**EXERCISE PROMPT:** Duplicate word for word the part of the forum thread about sad songs that begins at the words "## davo3587" and stops after the words "very sad track.".

**EXTRACT:**
★ ★ ★ ★ ★

He recorded a couple of albums in the early 80s, and then the mid 90s with Nigel Watson in "Peter Green's Splinter Group" and then again about 5 years ago as "Peter Green & Friends".

Green claims he was never much of a songwriter but for my money, this is just about perfect.


----------



## Andyg_TSi

have a soft spot for this saddie (or is it saddo) lol:


----------



## Melkor

Mad season 
River of deceit


----------



## furby-123

dont look down from the movie biker boys, its a great song, and gives me alot of memories of lost family


----------



## Mrizzle

I don't know that it's my favourite (but then I don't think I could choose just one) but I do love this one:


----------



## cheekymonkey

yellow submarine by the Beatles, that was one sad song


----------



## Lespaul

Please don't go by Barcelona

Darren


----------



## muzzer

Pearl Jam's Black if i want something to keep me grounded

If i'm feeling morose and want to mope about, then

Moby's Why does my heart feel so bad.


----------



## davo3587

Take that ( Rule the world ).

It was played at my mates 8yr old daughters funeral.


----------



## S63

Tend not to listen to much music that I find sad, like music to be uplifting, however my favourite album does include one very sad track.

Many artists that I saw and enjoyed over the years have succumbed to drugs etc...Keith Moon, John Entwistle, Jimi Hendrix, Brian Jones, Freddie Mercury but the one guy I never saw but wish I had was Syd Barrett, without Syd there would have been no Pink Floyd and I am certain had he not gone off the rails would have gone on to become a rock superstar for many years to come, so very talented and enigmatic.

★ ★ ★ ★ ★

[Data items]

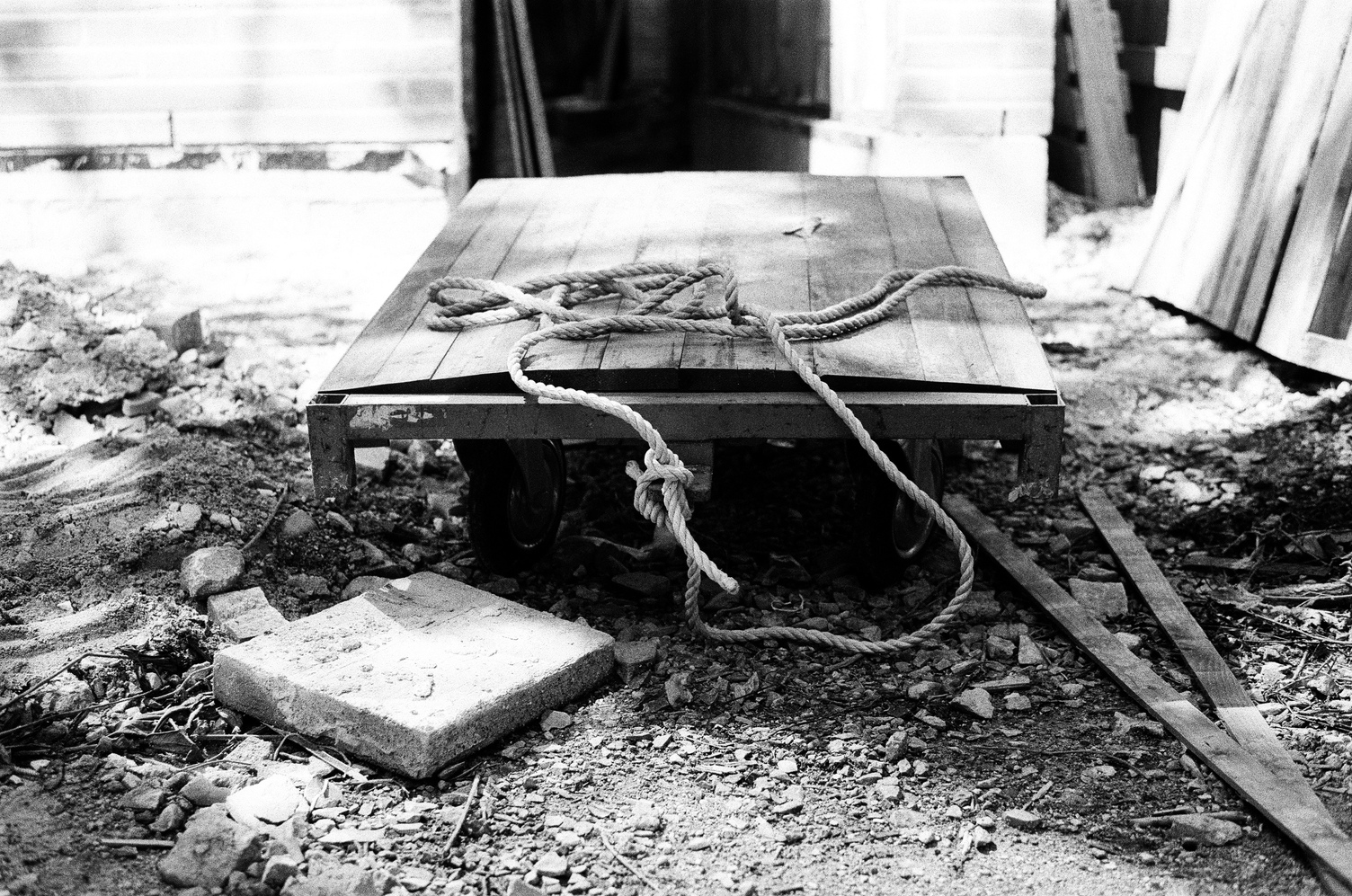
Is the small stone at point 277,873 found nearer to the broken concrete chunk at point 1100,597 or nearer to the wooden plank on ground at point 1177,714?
the wooden plank on ground at point 1177,714

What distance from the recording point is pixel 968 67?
670 centimetres

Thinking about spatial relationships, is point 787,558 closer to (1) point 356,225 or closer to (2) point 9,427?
(2) point 9,427

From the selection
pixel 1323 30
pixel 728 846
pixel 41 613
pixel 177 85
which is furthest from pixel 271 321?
pixel 1323 30

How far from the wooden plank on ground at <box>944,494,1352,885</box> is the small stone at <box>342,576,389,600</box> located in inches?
66.9

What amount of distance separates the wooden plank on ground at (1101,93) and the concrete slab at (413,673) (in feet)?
20.1

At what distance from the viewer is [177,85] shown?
6566mm

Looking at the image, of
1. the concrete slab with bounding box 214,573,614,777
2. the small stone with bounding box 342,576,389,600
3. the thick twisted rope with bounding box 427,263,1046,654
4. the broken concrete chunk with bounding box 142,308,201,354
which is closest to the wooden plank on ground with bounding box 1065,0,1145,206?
the thick twisted rope with bounding box 427,263,1046,654

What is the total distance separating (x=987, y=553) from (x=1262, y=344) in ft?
7.38

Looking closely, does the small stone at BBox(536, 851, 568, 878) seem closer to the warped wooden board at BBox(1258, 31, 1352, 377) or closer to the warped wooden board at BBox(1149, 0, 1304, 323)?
the warped wooden board at BBox(1258, 31, 1352, 377)

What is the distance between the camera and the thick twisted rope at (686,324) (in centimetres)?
298

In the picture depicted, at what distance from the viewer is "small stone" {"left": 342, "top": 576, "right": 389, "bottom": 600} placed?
11.6ft

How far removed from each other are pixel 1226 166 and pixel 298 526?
4.32 metres

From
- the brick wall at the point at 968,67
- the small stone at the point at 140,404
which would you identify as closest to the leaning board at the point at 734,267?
the small stone at the point at 140,404

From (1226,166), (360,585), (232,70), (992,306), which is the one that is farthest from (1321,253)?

★ ★ ★ ★ ★

**FINAL RESULT:**
## davo3587

Take that ( Rule the world ).

It was played at my mates 8yr old daughters funeral.


----------



## S63

Tend not to listen to much music that I find sad, like music to be uplifting, however my favourite album does include one very sad track.